# Meinung zur PC Config



## JohnnyBeton (24. November 2014)

Hallo zusammen, ich plane Anfang des nächsten Jahres die Anschaffung eines neuen Rechners.
(Vorfreude )
Hab mir jetzt Komponenten rausgesucht, von denen ich denke, das ich damit auf jeden Fall meine Freude haben werde.
(Gerne auch etwas länger ^^)
Und nun hätt ich gerne noch ein paar Meinungen zu meiner Config.
Würdet ihr von manchen abraten, habt ihr mit einigen Komponenten schon Erfahrungen (gute/schlechte)?
Ich freue mich über Vorschläge.

Meine Config:
Prozessor: Intel Core I7 - 4790K 4x4.00 GHz
CPU Kühler: be quiet! Dark Rock 3
RAM: 16GB G.Skill TridentX DDR3-2400
GraKa: 4096MB MSI Geforce GTX 970 Gaming 4G Aktiv
SSD: 256GB Samsung 840 Pro Series 2.5"
HDD: 4TB WD Black
Mainboard: MSI Z97 Gaming 5
Gehäuse: NZXT Phantom 410
Netzteil: 750 Watt be quiet!
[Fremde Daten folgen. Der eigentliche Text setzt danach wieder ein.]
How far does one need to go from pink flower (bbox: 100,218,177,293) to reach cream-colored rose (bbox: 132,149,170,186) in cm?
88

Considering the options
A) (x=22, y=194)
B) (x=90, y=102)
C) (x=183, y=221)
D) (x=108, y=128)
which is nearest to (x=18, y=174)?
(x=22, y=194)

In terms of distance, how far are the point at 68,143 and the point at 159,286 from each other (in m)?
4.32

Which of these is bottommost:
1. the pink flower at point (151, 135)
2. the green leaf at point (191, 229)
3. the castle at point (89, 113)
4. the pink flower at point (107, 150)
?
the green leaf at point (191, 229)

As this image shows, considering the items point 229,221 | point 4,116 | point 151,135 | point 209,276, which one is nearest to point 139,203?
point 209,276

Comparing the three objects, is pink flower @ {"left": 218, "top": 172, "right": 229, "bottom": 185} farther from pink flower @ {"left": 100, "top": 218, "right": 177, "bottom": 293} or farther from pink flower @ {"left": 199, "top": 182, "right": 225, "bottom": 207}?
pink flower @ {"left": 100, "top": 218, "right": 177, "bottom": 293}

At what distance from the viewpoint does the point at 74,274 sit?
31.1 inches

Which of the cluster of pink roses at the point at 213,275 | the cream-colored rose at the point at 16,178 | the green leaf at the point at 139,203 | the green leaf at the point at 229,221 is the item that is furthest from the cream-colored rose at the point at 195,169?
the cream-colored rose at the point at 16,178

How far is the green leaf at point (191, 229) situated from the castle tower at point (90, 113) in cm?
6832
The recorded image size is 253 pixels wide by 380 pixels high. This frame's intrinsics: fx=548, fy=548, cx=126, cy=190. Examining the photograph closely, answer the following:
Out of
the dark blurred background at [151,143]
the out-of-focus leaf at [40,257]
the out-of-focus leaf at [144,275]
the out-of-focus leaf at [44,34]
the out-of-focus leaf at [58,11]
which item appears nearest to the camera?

Power Zone Modular 80+ Bronze
Soundkarte: Creative Sound Blaster Z (optional)
W-Lan Karte: TP-Link TL-WDN4800 WL450MBit
Laufwerk: LG BH16NS40 Blu-Ray Disc Writer
OS: Win 8.1 64bit Pro

Momentan würde ich mit dieser Config bei ca. 1.700 € liegen.
Der Rechner wird hauptsächlich als Gaming PC genutzt, daher ist Übertaktung gewollt.

Vielen Dank für eure Posts

Gruß

JohnnyBeton


----------



## Herbboy (24. November 2014)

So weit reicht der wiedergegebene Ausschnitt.